Having an enterprise data management strategy is vital for digital transformation, according to the panellists at the CIO Summit Singapore 2016.
"[This is because] you need to first have visibility [on your organisation and to the information you have because] without it, you don't know where to start [transforming]. Next, take action based on the insights generated from your data. [Thereafter, you need to put] policies in place to take control," said Andy Ng, Vice President at Veritas Technologies.
Even though most organisations have a data management strategy, such strategies are often fragmented and not well-communicated within the organisation itself, said Raymond Goh, Senior Director, Head of Solution Architects, Veritas Technologies. "Having the right kind of enterprise data management strategy is important so lots of transformation is required from leaders and executives within the organisation [in this aspect]," he added.
However, there are exemplary organisations, like medical and travel security services firm International SOS. "Given the size of our organisation and our visionary leader, we have an information architecture in place. While IT coordinates and facilitates it, the ownership lies with distributed owners around the business - be it owners of data entities or business owners," said Richard Davies, Group CIO at International SOS.
Compliance gradually taking the spotlight?
Compliance is becoming increasingly important as organisations move into the digital age. "Five years ago, most projects were about reducing costs.
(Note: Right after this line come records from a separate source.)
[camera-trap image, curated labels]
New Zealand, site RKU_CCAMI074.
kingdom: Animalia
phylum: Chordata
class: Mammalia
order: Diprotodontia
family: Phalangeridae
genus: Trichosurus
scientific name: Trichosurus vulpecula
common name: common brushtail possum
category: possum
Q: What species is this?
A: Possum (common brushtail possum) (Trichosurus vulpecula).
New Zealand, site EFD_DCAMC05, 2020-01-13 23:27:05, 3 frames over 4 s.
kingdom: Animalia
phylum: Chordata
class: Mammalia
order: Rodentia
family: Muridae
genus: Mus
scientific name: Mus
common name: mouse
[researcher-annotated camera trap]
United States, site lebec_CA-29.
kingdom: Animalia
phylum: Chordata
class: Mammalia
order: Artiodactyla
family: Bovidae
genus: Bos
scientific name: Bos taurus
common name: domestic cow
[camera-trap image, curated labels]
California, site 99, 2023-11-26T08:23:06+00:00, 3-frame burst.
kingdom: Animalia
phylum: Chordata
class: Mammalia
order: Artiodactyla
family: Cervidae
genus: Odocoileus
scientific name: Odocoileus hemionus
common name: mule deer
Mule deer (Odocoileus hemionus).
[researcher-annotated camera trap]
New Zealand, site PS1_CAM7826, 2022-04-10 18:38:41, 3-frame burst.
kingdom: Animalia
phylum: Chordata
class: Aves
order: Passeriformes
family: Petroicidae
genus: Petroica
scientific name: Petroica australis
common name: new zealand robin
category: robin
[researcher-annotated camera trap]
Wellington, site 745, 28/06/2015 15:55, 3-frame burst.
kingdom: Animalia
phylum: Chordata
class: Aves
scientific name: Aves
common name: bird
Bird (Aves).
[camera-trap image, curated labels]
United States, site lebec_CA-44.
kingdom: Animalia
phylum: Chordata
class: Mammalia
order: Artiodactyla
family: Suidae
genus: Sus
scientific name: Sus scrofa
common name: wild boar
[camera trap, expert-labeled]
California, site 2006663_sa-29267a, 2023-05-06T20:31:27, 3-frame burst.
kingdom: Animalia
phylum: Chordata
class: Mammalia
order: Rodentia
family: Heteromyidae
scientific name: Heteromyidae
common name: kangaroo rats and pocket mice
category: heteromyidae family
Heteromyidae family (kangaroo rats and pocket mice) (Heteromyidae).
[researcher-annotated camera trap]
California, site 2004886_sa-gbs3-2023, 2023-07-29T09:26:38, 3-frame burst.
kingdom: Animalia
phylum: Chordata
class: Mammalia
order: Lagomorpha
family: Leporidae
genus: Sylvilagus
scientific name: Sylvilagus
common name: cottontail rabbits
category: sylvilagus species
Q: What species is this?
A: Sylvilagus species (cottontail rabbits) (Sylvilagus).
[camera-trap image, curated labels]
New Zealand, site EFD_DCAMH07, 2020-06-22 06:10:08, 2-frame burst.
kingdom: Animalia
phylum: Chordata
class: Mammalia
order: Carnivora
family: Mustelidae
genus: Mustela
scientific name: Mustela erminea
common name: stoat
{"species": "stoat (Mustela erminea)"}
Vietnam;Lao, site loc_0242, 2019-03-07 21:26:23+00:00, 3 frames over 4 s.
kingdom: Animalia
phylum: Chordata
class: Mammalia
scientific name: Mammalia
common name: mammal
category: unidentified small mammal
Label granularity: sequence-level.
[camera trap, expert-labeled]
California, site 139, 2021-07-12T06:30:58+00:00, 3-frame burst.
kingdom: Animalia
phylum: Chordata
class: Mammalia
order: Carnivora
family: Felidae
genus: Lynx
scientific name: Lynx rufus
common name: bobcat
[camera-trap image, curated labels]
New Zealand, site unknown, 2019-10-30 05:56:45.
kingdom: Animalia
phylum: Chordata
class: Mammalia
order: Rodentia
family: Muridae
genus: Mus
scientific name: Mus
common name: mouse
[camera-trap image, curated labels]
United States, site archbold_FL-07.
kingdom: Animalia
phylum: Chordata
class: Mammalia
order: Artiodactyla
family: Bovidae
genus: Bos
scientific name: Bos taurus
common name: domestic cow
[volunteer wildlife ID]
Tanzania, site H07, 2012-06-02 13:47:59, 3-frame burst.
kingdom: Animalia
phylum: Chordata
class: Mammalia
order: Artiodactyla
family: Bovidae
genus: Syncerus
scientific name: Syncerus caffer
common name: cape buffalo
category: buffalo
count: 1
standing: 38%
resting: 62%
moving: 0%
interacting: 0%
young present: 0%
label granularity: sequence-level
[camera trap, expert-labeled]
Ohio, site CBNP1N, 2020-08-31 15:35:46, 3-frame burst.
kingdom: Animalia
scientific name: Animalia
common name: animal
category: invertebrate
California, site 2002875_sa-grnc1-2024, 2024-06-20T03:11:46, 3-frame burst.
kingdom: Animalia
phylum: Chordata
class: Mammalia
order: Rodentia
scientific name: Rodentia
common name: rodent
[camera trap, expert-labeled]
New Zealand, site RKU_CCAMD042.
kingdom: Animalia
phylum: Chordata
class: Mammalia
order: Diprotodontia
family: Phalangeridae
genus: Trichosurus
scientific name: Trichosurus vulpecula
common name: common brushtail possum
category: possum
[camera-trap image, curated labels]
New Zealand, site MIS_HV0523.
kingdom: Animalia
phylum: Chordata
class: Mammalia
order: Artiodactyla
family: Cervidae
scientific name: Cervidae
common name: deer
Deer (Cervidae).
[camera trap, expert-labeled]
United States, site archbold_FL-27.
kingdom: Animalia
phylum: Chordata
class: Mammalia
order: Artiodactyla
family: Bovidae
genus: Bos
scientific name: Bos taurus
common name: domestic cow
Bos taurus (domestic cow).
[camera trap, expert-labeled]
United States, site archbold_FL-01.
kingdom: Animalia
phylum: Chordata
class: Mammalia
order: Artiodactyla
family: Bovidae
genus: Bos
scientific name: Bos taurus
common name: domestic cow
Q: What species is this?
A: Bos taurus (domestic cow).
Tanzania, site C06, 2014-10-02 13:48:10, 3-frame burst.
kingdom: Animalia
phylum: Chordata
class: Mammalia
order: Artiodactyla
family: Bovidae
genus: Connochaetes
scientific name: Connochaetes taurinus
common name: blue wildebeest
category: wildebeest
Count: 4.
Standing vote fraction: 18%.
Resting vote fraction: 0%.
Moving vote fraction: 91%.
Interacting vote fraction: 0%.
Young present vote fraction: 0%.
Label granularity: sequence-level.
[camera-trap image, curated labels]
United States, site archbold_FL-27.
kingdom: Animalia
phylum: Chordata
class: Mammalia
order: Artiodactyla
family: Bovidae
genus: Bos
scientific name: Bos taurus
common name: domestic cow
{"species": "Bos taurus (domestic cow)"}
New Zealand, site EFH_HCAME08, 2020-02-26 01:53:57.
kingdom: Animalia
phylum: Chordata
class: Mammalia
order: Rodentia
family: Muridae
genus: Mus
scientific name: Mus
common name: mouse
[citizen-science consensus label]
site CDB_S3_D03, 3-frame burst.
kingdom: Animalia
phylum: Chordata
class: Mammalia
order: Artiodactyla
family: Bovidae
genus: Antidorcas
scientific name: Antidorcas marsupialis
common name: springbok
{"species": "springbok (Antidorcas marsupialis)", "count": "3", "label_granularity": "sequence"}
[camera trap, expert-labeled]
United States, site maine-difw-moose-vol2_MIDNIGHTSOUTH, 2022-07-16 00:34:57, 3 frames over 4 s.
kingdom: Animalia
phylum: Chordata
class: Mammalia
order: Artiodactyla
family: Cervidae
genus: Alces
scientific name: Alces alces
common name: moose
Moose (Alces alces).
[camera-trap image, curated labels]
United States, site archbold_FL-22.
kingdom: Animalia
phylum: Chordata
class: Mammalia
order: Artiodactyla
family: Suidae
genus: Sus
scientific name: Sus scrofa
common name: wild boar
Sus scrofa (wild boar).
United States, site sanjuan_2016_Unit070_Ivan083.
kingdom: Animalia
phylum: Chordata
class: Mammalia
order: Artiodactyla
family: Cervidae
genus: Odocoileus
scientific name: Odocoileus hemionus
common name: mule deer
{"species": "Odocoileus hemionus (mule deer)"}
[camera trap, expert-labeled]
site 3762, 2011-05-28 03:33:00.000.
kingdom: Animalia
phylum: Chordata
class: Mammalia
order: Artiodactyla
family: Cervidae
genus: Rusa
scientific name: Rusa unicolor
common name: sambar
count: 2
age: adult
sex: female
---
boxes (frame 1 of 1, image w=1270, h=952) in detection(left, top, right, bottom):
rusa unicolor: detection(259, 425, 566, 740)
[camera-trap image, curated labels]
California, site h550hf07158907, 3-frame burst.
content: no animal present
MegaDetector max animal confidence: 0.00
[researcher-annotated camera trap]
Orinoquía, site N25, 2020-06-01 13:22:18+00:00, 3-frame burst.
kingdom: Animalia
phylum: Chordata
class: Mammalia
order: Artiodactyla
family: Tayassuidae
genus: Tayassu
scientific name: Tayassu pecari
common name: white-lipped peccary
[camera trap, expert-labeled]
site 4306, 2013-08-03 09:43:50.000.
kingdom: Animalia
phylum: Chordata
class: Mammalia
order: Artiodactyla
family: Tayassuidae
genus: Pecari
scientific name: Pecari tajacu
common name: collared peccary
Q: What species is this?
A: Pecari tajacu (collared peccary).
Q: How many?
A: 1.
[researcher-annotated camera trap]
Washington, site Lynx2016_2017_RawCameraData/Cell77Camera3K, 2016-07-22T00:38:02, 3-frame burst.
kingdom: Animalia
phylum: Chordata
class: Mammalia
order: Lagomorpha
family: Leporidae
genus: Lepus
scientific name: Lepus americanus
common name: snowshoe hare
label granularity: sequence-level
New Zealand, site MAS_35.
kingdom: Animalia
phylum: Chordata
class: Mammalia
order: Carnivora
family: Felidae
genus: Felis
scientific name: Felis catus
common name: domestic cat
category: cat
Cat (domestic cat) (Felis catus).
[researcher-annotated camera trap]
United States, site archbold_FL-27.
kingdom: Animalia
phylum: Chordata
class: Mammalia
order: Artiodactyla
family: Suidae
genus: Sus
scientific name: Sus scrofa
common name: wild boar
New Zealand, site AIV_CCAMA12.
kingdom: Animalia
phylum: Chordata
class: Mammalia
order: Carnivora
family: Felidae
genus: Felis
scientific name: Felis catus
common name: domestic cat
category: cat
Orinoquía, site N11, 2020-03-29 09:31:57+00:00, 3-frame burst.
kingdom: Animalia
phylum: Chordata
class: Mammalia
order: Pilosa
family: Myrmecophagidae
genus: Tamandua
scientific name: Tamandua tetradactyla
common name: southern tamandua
While reducing costs is still important, major drivers of projects today are value discovery and compliance," said Ng.
He added: "[Being compliant used to be a major issue only with] governments and financial services institutions, but over the last 9 to 12 months, we've seen that the retail and manufacturing sectors are [increasingly] recognising the need for compliance," said Ng.
For instance, Davies said that his organisation needs to comply with the Payment Card Industry Data Security Standards (PCI DSS), Personally Identifiable Information (PII) and HIPAA Protected Health Information (PHI). Besides that, they need to adhere to the different legislations - related to collecting, managing and storing data - in various countries.
There might still be a long way before organisations in Singapore - excluding those in highly regulated industries - see compliance as a top priority though. Only 7 percent of the 112 delegates at the CIO Summit Singapore 2016 said that security and compliance were the top drivers for adopting new technologies in their organisations.